Hispanic heritage is an important part of the United States’ cultural fabric. Americans with Hispanic ancestry trace their roots to Spain, Mexico, the Caribbean, and Central and South America, and they have made significant contributions to the country.
Since 1988, Americans have celebrated National Hispanic Heritage Month during September and October. Like Black History Month in February and Asian American and Pacific Islander Heritage Month in May, this observance focuses on the Hispanic experience.
It’s an opportunity to celebrate and recognize the diverse cultures, extensive histories and contributions of our nation’s Hispanic community. Hispanic culture and tradition are a vital part of American history, and their continued presence is essential to the success of our country.
Hispanics are a vital and growing population in the United States, with over 50.5 million people identifying as Hispanic or Latino. These Hispanics are a steady contributor to the economy, workforce and cultural fabric of our nation.
The Hispanic community is also a group that often struggles with racism and discrimination, which is why we need to take a stand against this. We can do this by speaking out against racism and embracing the contributions that Hispanics make to our society and our world.
One way to do this is by sharing your own personal Hispanic story and identity with your friends, family, and the community. This can be done through writing, visual art, or songs. The Hispanic and Latinx Heritage Artifact Showcase is a fun and meaningful way to do just that!
We’re looking for Latinx and Hispanic artists, writers, musicians, and other creatives to share their work in the Hispanic and Latinx Heritage Artifacts Showcase.
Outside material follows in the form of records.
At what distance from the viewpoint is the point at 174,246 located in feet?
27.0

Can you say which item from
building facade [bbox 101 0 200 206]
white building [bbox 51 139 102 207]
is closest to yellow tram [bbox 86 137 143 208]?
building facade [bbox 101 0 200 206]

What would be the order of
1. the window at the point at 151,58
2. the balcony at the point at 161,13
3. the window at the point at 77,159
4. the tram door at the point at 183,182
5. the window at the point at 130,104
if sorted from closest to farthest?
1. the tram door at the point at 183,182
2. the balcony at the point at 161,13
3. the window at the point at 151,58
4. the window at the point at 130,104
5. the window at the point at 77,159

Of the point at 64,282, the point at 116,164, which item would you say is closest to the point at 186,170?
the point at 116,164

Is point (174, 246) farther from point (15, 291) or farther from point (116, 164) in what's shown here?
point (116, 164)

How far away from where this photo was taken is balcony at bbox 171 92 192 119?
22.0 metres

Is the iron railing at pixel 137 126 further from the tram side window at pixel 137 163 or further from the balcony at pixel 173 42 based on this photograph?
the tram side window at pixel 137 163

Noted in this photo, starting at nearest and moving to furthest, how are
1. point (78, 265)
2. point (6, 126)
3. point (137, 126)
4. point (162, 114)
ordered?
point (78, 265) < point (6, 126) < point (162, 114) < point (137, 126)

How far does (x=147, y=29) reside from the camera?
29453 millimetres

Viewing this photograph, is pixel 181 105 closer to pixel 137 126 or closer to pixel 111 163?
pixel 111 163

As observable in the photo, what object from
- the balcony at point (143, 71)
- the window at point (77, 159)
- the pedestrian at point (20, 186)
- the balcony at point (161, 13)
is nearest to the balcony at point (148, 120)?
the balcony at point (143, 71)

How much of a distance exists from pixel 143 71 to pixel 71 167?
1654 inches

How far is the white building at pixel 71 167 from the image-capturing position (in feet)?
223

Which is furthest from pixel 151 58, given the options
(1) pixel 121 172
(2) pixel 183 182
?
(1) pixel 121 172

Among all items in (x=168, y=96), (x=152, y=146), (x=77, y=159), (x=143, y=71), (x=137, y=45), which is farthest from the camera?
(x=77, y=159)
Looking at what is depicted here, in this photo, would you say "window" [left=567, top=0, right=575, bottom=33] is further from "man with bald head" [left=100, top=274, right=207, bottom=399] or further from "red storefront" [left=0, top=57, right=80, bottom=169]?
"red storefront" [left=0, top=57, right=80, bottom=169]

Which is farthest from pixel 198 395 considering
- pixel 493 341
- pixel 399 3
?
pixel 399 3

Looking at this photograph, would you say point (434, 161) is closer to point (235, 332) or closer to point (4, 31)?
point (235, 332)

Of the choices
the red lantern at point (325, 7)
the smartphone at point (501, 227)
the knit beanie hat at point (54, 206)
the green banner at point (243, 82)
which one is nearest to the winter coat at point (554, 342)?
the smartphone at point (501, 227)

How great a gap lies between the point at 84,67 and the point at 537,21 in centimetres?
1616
All submissions must be submitted by Friday, October 23, and will be featured on our webpage and University social media channels.
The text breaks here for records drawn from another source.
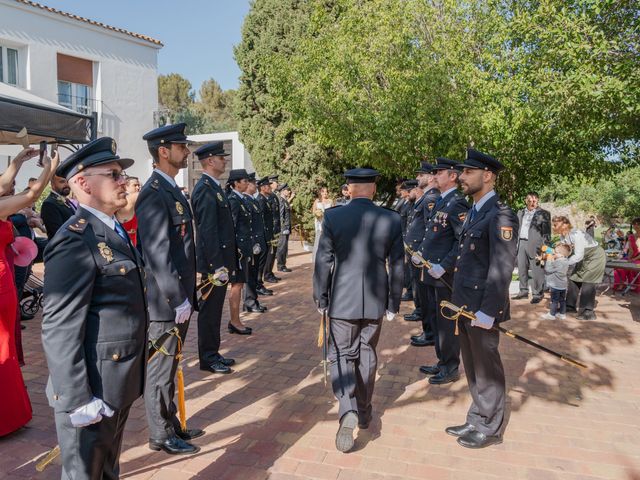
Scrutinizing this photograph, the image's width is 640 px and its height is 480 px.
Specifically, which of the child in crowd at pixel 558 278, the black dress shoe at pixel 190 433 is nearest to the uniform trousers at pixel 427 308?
the child in crowd at pixel 558 278

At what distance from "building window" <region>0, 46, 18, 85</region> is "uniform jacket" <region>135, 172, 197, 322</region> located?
17546 mm

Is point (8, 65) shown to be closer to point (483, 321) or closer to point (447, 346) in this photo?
point (447, 346)

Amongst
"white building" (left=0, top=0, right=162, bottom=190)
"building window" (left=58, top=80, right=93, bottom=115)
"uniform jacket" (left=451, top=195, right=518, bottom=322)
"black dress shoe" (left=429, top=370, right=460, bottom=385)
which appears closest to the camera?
"uniform jacket" (left=451, top=195, right=518, bottom=322)

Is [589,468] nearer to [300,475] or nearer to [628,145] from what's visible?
[300,475]

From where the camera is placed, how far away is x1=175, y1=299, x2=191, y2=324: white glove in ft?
12.2

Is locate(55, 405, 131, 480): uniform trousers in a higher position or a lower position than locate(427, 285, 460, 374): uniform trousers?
higher

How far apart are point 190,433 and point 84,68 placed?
19705 millimetres

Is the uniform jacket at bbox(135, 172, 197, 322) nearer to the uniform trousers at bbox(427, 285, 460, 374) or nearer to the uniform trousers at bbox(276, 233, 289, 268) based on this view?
the uniform trousers at bbox(427, 285, 460, 374)

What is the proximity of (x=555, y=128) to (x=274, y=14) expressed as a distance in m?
11.5

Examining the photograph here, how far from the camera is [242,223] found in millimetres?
7621

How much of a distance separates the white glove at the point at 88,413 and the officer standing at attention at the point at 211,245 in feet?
9.24

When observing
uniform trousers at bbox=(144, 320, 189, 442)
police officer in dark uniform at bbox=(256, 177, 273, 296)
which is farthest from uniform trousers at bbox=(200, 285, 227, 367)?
police officer in dark uniform at bbox=(256, 177, 273, 296)

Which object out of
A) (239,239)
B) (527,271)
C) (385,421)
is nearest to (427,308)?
(385,421)

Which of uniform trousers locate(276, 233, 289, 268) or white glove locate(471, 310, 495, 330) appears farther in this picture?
uniform trousers locate(276, 233, 289, 268)
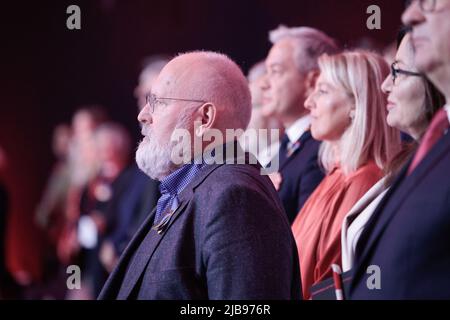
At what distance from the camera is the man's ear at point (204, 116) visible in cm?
258

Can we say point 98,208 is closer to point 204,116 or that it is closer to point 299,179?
point 299,179

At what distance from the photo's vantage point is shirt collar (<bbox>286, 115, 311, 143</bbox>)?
373cm

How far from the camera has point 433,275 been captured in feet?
6.47

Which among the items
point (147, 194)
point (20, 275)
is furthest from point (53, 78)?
point (147, 194)

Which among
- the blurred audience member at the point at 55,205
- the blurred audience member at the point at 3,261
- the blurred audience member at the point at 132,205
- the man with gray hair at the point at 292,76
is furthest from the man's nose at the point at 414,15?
the blurred audience member at the point at 55,205

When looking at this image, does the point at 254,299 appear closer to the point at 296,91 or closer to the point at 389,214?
the point at 389,214

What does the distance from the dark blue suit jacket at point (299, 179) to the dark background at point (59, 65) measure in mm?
2496

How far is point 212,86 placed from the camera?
2.61 m

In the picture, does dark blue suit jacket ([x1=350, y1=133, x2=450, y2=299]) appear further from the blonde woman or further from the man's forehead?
the man's forehead

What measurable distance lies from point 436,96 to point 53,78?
5.22 m

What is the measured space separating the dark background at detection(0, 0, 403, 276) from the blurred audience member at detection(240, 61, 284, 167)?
1573 millimetres

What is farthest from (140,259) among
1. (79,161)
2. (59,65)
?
(59,65)

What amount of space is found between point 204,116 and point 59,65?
467cm

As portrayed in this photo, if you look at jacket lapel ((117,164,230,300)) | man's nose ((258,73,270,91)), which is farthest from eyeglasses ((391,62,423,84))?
man's nose ((258,73,270,91))
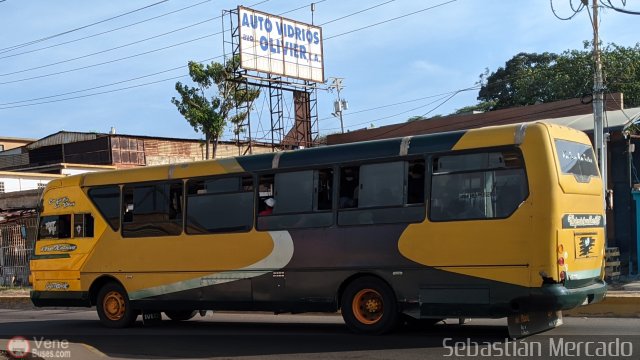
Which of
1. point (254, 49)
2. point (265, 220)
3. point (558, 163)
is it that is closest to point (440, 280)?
point (558, 163)

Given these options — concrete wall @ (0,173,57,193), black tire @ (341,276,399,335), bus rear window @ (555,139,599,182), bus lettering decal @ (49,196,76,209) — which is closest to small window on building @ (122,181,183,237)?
bus lettering decal @ (49,196,76,209)

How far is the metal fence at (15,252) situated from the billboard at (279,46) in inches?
480

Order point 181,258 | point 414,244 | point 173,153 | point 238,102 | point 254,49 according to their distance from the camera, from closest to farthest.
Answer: point 414,244, point 181,258, point 254,49, point 238,102, point 173,153

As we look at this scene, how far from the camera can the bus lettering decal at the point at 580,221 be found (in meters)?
8.98

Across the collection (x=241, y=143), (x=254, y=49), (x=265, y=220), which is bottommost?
(x=265, y=220)

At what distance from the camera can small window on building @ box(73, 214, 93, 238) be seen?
13828 mm

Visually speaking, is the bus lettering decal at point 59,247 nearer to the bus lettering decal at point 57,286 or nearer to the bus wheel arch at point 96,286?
the bus lettering decal at point 57,286

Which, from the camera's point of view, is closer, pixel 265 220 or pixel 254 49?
pixel 265 220

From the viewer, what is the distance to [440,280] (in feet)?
31.6

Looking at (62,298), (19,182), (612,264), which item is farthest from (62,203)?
(19,182)

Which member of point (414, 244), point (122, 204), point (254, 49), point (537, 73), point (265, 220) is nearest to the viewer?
point (414, 244)

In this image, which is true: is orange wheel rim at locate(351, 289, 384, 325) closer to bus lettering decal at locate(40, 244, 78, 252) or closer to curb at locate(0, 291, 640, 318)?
curb at locate(0, 291, 640, 318)

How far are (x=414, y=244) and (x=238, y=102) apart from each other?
88.4ft

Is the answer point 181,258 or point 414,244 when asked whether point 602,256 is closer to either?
point 414,244
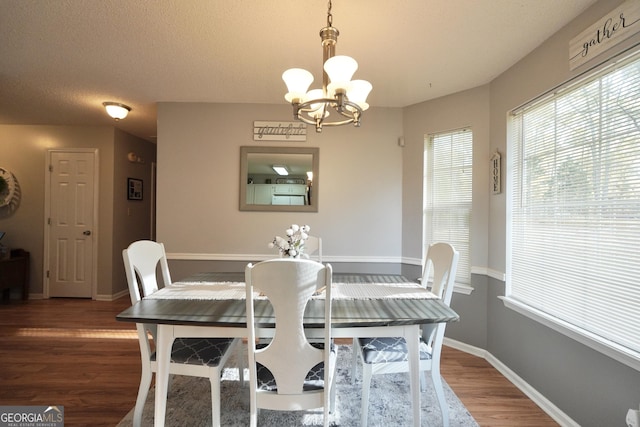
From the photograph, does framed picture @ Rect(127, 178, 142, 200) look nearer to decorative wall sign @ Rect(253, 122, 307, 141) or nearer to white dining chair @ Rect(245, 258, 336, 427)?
decorative wall sign @ Rect(253, 122, 307, 141)

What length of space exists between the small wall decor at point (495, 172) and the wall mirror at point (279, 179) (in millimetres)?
1654

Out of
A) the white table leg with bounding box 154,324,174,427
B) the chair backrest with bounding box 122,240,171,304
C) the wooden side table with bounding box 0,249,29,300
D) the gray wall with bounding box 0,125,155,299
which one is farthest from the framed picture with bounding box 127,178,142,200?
the white table leg with bounding box 154,324,174,427

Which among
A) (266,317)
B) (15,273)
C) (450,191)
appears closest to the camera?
(266,317)

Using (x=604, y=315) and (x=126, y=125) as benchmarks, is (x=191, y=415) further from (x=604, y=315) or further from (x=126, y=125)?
(x=126, y=125)

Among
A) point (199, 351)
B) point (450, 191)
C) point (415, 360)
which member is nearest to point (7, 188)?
point (199, 351)

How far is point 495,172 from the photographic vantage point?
2.46 meters

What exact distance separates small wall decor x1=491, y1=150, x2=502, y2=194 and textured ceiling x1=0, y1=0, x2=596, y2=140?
27.6 inches

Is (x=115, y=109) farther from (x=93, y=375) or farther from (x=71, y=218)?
(x=93, y=375)

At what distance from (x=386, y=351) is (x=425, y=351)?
0.79 feet

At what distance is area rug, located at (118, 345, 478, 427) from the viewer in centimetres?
176

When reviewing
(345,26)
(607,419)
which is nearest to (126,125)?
(345,26)

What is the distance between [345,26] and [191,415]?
263 cm

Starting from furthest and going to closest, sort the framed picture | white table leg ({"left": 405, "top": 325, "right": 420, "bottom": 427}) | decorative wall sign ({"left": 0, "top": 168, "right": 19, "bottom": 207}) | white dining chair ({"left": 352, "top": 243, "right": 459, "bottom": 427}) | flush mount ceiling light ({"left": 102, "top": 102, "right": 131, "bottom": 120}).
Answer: the framed picture, decorative wall sign ({"left": 0, "top": 168, "right": 19, "bottom": 207}), flush mount ceiling light ({"left": 102, "top": 102, "right": 131, "bottom": 120}), white dining chair ({"left": 352, "top": 243, "right": 459, "bottom": 427}), white table leg ({"left": 405, "top": 325, "right": 420, "bottom": 427})

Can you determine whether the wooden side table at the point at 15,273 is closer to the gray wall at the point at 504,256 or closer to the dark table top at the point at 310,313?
the dark table top at the point at 310,313
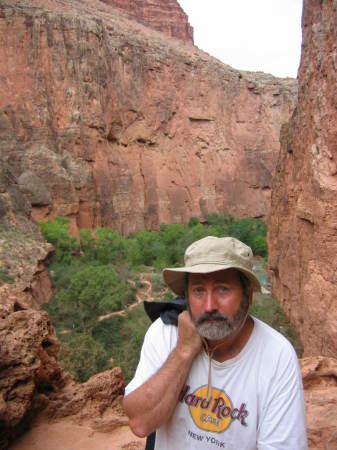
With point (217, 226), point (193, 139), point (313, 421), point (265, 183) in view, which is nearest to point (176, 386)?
point (313, 421)

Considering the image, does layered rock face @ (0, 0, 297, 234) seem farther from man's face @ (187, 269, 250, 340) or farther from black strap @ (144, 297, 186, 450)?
man's face @ (187, 269, 250, 340)

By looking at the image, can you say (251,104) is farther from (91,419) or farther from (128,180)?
(91,419)

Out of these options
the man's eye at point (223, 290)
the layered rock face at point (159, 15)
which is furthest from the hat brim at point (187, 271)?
the layered rock face at point (159, 15)

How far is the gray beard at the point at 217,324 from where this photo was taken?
60.7 inches

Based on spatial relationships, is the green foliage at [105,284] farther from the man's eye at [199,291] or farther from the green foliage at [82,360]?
the man's eye at [199,291]

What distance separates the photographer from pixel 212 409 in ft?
4.94

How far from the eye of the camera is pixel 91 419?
379 centimetres

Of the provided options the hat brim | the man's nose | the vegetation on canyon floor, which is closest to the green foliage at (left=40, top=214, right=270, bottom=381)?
the vegetation on canyon floor

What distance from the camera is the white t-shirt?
141cm

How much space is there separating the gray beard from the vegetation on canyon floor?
5.86 m

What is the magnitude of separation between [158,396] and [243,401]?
0.33 m

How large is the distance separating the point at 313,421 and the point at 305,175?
18.7 feet

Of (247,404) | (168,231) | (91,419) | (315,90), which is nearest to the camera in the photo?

Hispanic Heritage is a rich and complex tradition that has a deep impact on our country’s culture, art, and identity. It’s a time to celebrate and reflect on the contributions that Hispanics have made throughout the years to make our country what it is today.
It’s also a time to explore the Hispanic experience within broader communities and across the nation. This can be done through events, classes, or conversations.
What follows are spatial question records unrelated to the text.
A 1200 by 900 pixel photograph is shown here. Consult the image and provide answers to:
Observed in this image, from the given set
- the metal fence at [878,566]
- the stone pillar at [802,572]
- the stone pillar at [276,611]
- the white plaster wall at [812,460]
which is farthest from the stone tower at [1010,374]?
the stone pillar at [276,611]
The National Hispanic Heritage Month website offers a variety of resources to help teachers bring Hispanic history and culture into the classroom. The website includes resources from NEH Summer Seminars and Institutes, lesson plans for K-12 classrooms, and think pieces on the many ways Hispanic history and culture are woven into our national history.
There are also a number of documentary series available that offer a more in-depth look at the Hispanic experience. For example, The Last Out follows three Cuban baseball players as they leave their homes and families to play professional sports in the United States.
Another documentary, Hispanic Americans, explores the lives of Hispanics in the United States from the 16th century through the present day. It features interviews with luminaries such as Rita Moreno, Gloria Estefan, and Dolores Huerta.